- _Description of the task_
Retype the following lines without any change, everything from the line containing "Out of the items listed as" down to the line containing "9 centimetres", both included.

____ Information provided

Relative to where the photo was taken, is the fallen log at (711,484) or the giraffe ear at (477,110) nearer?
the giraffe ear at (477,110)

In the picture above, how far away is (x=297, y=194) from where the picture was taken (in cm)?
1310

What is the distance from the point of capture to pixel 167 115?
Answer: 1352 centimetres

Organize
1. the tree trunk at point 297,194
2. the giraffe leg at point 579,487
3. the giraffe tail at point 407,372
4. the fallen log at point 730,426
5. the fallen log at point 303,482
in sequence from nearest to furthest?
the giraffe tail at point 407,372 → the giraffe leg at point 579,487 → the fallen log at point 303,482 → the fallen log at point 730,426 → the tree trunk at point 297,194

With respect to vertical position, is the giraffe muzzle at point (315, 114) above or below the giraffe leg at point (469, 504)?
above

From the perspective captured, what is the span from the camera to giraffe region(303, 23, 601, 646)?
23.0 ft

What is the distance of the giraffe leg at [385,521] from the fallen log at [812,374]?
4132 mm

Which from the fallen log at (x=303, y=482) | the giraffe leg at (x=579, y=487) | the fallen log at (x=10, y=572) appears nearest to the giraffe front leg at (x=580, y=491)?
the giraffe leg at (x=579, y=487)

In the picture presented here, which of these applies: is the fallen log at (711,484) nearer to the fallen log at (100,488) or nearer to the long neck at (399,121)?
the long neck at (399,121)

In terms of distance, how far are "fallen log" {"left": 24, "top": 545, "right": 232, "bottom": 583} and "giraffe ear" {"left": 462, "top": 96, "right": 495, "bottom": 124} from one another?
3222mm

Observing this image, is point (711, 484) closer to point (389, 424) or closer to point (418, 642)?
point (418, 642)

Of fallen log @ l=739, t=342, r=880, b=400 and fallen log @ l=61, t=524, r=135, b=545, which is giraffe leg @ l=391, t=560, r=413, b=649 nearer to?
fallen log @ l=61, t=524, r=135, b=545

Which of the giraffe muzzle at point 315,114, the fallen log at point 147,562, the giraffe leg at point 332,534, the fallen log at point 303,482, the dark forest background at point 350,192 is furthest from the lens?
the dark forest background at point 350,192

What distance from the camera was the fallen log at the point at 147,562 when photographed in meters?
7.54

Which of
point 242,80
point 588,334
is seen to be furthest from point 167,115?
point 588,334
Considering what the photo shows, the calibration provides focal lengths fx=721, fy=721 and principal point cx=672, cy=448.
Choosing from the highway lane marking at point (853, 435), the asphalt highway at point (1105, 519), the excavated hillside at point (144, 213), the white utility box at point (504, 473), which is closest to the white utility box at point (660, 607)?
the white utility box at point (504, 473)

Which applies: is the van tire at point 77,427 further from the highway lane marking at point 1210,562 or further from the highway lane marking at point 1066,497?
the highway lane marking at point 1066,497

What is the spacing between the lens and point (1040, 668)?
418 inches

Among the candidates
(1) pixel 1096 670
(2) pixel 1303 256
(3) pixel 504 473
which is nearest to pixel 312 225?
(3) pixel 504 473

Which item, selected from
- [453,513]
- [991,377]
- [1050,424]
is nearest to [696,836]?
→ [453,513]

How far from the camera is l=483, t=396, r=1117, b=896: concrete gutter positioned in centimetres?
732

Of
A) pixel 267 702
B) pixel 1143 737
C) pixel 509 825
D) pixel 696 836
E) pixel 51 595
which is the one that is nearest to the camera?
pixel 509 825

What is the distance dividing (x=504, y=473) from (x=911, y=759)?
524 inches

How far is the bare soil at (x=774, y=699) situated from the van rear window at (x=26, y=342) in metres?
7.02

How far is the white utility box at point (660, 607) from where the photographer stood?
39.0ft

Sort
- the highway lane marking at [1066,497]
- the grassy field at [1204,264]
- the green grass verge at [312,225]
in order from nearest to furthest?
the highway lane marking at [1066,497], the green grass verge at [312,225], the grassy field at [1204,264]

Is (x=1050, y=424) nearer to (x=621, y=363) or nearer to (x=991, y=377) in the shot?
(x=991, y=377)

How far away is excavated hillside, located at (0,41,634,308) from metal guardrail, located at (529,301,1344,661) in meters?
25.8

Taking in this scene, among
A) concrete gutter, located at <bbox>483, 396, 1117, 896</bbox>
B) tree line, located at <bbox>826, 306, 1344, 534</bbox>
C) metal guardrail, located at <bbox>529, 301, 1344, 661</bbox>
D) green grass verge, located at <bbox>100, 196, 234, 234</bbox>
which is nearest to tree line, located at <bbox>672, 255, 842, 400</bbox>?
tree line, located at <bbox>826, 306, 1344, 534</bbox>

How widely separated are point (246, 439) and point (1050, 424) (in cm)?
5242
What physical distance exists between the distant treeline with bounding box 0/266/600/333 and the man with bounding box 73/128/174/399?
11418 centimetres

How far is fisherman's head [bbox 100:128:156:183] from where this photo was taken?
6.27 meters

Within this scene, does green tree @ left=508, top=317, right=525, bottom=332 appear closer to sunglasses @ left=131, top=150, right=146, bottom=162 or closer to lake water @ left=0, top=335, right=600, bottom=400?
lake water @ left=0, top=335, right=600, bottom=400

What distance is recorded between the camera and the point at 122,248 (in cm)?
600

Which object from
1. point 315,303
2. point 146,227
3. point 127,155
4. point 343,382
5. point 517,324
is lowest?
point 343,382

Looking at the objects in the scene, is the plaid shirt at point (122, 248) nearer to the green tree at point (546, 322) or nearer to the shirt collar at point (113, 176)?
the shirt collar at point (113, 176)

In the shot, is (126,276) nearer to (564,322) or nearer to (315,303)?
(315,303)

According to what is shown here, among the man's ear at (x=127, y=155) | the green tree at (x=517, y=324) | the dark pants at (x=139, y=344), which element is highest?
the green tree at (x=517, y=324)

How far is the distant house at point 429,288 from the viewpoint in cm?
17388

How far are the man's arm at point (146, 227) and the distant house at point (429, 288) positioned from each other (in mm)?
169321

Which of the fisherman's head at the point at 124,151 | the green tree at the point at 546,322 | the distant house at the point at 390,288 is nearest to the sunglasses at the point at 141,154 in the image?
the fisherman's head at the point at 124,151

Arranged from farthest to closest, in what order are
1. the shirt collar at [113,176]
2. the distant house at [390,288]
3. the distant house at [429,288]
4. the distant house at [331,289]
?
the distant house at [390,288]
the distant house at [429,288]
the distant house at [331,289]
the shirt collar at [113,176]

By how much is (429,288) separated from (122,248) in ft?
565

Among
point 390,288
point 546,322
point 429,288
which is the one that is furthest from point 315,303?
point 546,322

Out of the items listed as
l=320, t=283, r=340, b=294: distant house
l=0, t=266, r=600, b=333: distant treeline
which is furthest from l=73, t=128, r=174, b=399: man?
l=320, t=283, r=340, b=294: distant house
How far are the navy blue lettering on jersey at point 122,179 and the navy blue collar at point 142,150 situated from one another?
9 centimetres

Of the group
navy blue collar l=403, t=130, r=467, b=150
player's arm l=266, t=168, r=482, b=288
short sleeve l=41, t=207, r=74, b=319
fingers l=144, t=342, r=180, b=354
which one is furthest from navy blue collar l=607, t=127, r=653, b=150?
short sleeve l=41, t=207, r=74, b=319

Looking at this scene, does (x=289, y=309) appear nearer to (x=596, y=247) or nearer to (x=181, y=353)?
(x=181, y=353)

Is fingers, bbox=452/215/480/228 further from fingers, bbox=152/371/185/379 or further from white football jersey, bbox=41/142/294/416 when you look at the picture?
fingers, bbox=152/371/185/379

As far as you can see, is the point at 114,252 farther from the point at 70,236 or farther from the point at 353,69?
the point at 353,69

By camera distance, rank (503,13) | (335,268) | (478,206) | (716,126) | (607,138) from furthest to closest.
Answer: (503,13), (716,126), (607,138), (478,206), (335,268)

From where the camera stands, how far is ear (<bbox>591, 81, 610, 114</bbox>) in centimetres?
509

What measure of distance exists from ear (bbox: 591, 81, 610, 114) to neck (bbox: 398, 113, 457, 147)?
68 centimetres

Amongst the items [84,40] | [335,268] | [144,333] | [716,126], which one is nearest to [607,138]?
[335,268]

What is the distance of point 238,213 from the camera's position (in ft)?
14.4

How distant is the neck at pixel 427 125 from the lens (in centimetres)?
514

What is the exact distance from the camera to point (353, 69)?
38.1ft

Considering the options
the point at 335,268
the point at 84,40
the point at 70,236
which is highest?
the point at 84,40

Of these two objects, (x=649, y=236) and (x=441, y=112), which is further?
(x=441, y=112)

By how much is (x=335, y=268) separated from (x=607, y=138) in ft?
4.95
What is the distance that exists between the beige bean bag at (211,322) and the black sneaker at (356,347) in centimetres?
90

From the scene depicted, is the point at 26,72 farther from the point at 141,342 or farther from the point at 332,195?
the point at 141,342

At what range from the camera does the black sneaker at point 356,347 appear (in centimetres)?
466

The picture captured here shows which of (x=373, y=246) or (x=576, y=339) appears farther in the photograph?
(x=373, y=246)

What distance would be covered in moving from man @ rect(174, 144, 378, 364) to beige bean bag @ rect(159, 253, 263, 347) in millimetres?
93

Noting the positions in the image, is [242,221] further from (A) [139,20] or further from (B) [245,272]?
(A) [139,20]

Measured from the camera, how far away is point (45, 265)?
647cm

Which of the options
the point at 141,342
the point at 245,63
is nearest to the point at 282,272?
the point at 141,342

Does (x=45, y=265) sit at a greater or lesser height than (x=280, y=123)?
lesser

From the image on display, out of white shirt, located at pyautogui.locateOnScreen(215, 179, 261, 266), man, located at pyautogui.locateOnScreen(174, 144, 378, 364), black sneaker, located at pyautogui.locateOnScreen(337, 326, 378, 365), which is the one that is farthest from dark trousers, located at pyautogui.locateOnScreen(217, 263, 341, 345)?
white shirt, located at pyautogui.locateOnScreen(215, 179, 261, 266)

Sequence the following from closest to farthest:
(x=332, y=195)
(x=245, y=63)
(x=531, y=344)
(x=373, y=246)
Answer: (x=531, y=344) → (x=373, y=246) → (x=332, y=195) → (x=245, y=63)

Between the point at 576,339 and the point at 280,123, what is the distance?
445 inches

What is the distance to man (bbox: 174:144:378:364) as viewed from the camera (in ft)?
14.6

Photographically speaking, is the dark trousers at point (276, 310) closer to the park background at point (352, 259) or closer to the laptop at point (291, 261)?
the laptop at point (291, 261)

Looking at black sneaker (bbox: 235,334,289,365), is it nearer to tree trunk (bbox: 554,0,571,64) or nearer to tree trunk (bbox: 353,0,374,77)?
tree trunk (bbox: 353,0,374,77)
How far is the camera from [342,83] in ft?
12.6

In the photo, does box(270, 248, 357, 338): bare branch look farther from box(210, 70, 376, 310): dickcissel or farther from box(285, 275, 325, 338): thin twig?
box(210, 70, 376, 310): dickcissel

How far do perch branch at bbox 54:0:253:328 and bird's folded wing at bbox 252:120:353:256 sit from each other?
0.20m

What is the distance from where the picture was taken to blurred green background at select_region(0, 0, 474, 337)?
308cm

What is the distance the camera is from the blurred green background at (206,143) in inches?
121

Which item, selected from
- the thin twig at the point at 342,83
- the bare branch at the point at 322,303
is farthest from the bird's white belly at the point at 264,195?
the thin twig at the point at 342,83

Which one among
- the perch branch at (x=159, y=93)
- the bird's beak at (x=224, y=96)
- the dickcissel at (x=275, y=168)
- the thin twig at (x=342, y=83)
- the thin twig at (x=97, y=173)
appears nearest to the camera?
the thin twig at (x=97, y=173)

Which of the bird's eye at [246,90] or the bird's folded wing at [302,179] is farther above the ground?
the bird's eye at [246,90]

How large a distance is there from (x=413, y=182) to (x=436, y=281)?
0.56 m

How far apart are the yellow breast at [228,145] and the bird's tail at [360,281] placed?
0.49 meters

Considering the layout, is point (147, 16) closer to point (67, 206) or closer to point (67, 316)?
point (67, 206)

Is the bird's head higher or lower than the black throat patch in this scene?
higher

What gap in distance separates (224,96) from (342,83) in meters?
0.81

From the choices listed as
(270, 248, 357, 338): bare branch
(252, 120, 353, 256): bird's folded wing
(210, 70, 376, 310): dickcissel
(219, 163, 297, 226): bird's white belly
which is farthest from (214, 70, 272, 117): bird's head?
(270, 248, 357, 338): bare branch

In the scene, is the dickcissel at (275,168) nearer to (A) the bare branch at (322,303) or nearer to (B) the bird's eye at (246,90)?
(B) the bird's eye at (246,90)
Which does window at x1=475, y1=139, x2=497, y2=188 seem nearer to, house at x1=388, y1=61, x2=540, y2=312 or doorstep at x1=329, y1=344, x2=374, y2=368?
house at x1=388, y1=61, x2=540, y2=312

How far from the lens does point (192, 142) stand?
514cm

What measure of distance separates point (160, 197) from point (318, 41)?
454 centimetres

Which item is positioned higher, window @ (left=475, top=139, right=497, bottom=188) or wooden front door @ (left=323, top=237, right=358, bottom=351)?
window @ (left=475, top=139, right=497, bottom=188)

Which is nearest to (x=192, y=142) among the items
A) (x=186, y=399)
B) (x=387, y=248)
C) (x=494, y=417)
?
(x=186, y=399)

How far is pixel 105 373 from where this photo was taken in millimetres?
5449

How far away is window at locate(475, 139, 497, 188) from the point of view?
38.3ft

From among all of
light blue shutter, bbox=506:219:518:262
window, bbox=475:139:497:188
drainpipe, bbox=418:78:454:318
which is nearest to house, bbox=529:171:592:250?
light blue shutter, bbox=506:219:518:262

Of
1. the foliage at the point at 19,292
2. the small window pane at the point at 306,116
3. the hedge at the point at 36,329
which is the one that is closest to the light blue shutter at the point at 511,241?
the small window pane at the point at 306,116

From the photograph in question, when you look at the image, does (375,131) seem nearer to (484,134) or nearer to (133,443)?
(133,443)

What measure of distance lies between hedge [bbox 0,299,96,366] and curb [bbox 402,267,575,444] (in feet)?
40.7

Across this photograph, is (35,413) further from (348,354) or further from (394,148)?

________

- _Answer for this exercise_
Out of the items listed as
l=320, t=283, r=340, b=294: distant house
l=0, t=266, r=600, b=333: distant treeline
which is furthest from l=73, t=128, r=174, b=399: man?
l=320, t=283, r=340, b=294: distant house
How far are the navy blue lettering on jersey at point 122,179 and the navy blue collar at point 142,150 situated from one another?
9 centimetres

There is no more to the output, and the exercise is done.